> Supplied data:

★ ★ ★ ★ ★ ★ ★

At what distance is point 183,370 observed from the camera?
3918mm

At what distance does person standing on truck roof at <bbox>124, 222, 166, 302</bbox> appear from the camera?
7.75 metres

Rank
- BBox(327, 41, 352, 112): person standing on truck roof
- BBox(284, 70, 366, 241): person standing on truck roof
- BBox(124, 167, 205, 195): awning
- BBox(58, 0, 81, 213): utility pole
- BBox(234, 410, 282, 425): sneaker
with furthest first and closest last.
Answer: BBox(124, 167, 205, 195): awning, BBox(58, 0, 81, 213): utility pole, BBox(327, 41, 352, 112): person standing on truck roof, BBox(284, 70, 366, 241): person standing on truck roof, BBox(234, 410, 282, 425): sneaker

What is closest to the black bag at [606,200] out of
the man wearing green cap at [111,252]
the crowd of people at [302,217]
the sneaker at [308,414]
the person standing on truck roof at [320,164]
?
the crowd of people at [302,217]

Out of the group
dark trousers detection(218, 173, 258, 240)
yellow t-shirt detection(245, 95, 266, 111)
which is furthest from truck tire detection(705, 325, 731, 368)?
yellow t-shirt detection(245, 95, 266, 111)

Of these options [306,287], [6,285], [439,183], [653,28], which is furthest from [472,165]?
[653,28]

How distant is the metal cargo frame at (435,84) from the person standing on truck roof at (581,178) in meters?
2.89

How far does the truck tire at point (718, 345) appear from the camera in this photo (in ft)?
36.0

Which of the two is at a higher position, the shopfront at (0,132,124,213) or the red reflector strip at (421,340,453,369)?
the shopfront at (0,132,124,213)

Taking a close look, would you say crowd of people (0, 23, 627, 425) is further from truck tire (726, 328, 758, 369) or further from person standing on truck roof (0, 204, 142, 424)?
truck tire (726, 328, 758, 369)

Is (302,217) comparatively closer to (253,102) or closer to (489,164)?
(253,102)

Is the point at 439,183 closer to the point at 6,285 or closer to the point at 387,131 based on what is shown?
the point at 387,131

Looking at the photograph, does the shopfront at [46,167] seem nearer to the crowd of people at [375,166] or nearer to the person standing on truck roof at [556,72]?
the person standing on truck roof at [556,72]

★ ★ ★ ★ ★ ★ ★

> What to produce:
Copy out the rows above word for word, starting at the line that contains "Is the point" and running through the last row, both included.

> Written reply:
Is the point at 439,183 closer to the point at 6,285 or closer to the point at 387,131 based on what is shown?
the point at 387,131

Looking at the photograph, does the shopfront at [46,167] seem nearer to the crowd of people at [375,166] or nearer to the person standing on truck roof at [556,72]?
the person standing on truck roof at [556,72]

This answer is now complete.